Are cloud configuration changes peer-reviewed and traceable to a ticket?
Demonstrate that all cloud infrastructure configuration changes are subject to peer review by a qualified individual and are traceable to an approved change ticket with documented business justification.
Description
What this control does
This control ensures that all configuration changes made to cloud infrastructure (such as IAM policies, network security groups, compute instances, storage permissions, and service configurations) undergo mandatory peer review by a second qualified individual before deployment, and that each change is documented in and traceable to an approved change ticket or work item. The peer review process verifies technical correctness, adherence to security standards, and alignment with business requirements.
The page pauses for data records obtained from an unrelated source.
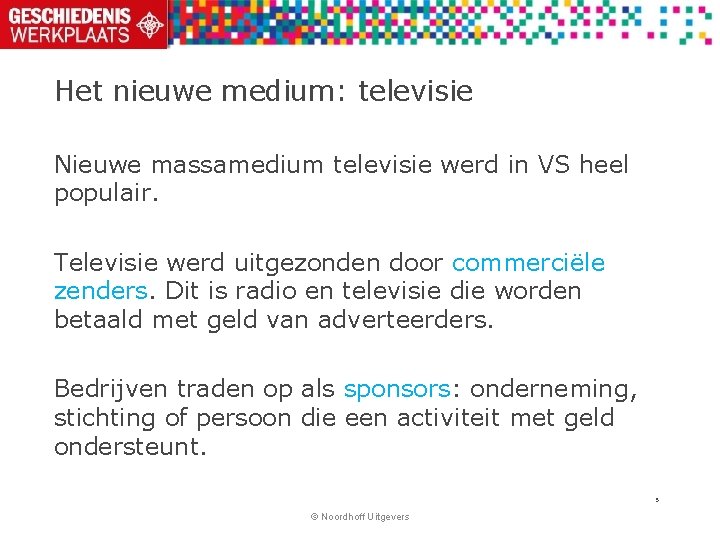 GESCHIEDENIS WERKPLAATS

Het nieuwe medium: televisie

Nieuwe massamedium televisie werd in VS heel populair.

Televisie werd uitgezonden door commerciële zenders. Dit is radio en televisie die worden betaald met geld van adverteerders.

Bedrijven traden op als sponsors: onderneming, stichting of persoon die een activiteit met geld ondersteunt.

5

© Noordhoff Uitgevers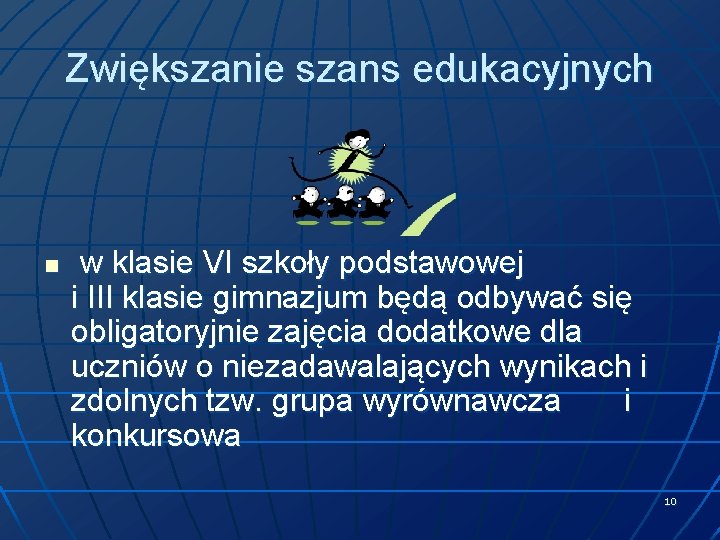 Zwiększanie szans edukacyjnych

w klasie VI szkoły podstawowej i III klasie gimnazjum będą odbywać się obligatoryjnie zajęcia dodatkowe dla uczniów o niezadawalających wynikach i zdolnych tzw. grupa wyrównawcza i konkursowa

10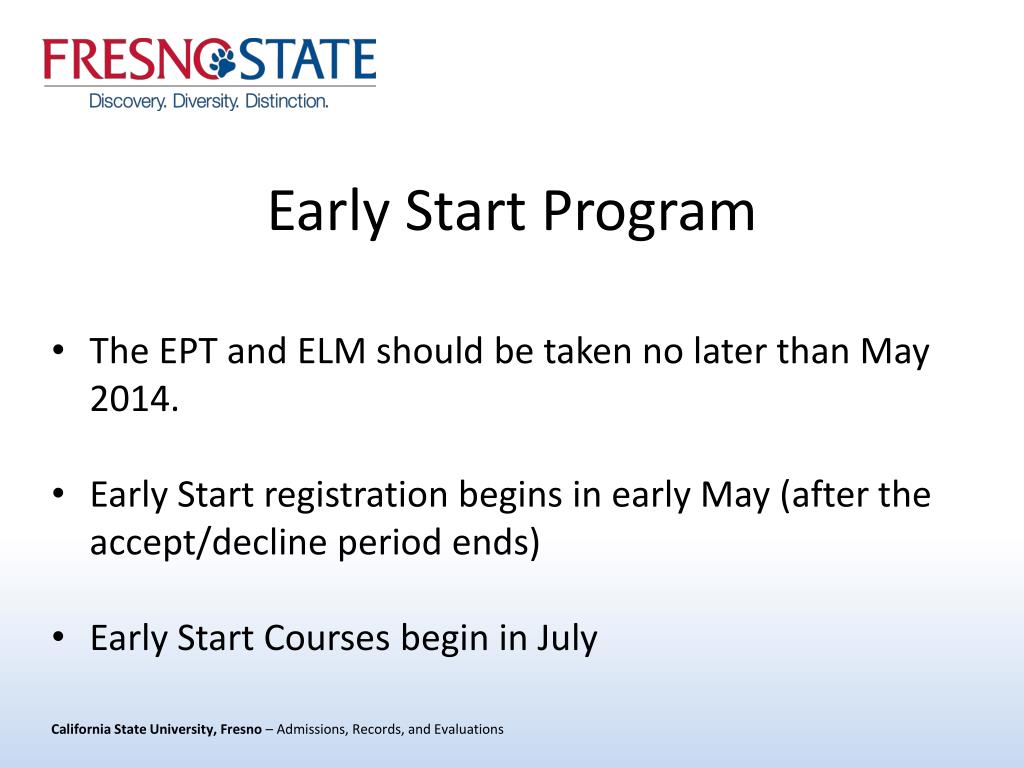 FRESNO STATE
Discovery. Diversity. Distinction.

Early Start Program

• The EPT and ELM should be taken no later than May 2014.

• Early Start registration begins in early May (after the accept/decline period ends)

• Early Start Courses begin in July

California State University, Fresno – Admissions, Records, and Evaluations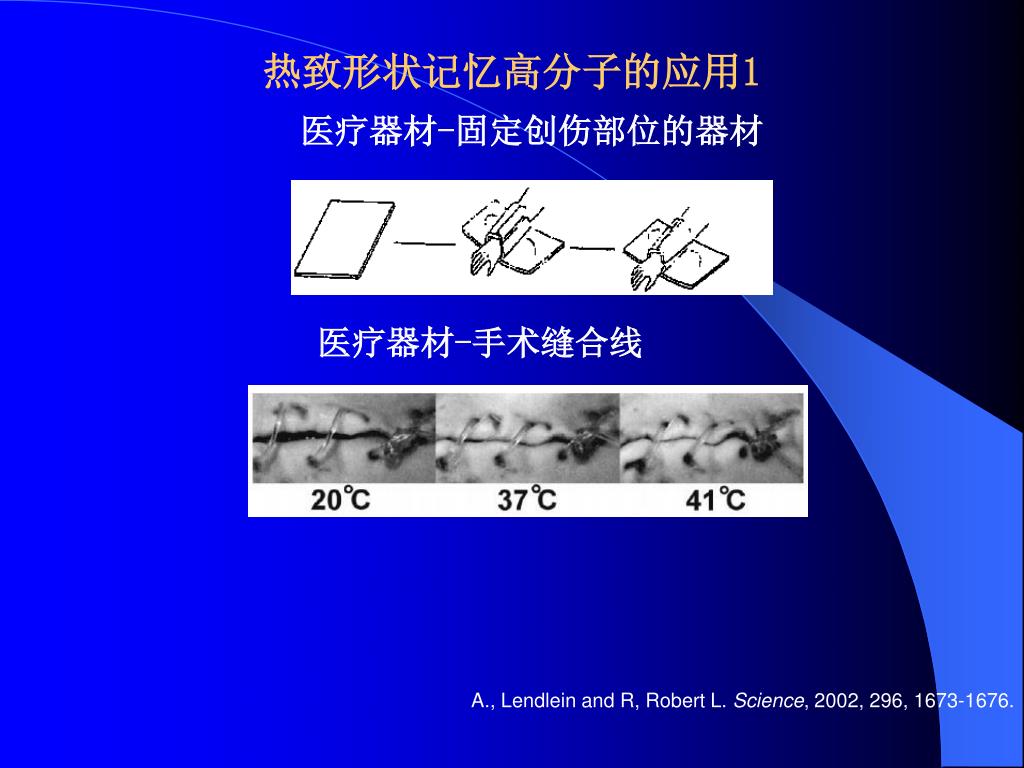 热致形状记忆高分子的应用1

医疗器材-固定创伤部位的器材

医疗器材-手术缝合线

20℃ 37℃ 41℃

A., Lendlein and R, Robert L. Science, 2002, 296, 1673-1676.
This control establishes accountability, reduces the likelihood of misconfigurations that lead to breaches or outages, and creates an auditable trail linking changes to business justification.
Control objective
What auditing this proves
Demonstrate that all cloud infrastructure configuration changes are subject to peer review by a qualified individual and are traceable to an approved change ticket with documented business justification.
Associated risks
Risks this control addresses
- Unauthorized or malicious configuration changes deployed by a single individual without oversight, enabling insider threats or account compromise escalation
- Accidental misconfiguration of security controls (e.g., overly permissive IAM policies, exposed storage buckets, disabled logging) due to lack of technical review
- Deployment of changes that violate compliance requirements or organizational security policies without detection
- Inability to correlate configuration changes with incidents or outages during forensic investigation due to missing or incomplete change records
- Privilege escalation or lateral movement opportunities created by improperly reviewed changes to network segmentation or access controls
- Configuration drift and inconsistency across environments when changes are made ad-hoc without standardized approval workflows
- Regulatory penalties and audit findings due to lack of demonstrable segregation of duties in infrastructure change management
Testing procedure
How an auditor verifies this control
- Obtain and review the organization's cloud change management policy, including defined roles, peer review requirements, approval workflows, and ticketing system integration procedures.
- Identify all cloud platforms in use (AWS, Azure, GCP, etc.) and enumerate the infrastructure-as-code repositories, change management tools, and ticketing systems used to manage configuration changes.
- Select a representative sample of 15-25 cloud configuration changes spanning the audit period, ensuring coverage across different platforms, change types (IAM, network, compute, storage), and personnel.
- For each sampled change, retrieve the corresponding change ticket and verify it contains business justification, change description, rollback plan, and approval evidence prior to implementation.
- Examine version control system logs (Git commits, pull requests, or equivalent) to confirm each sampled change has documented peer review comments, approvals by a second individual, and timestamp evidence predating deployment.
- Cross-reference change ticket identifiers with deployment logs, infrastructure-as-code pipeline execution records, or cloud provider audit logs (CloudTrail, Azure Activity Log, GCP Cloud Audit Logs) to confirm traceability and timing.
- Interview cloud platform engineers and change approvers to validate understanding of peer review requirements, escalation procedures for emergency changes, and enforcement mechanisms.
- Test automated controls by reviewing CI/CD pipeline configurations for mandatory approval gates, branch protection rules requiring reviews, or policy-as-code enforcement blocking unapproved changes.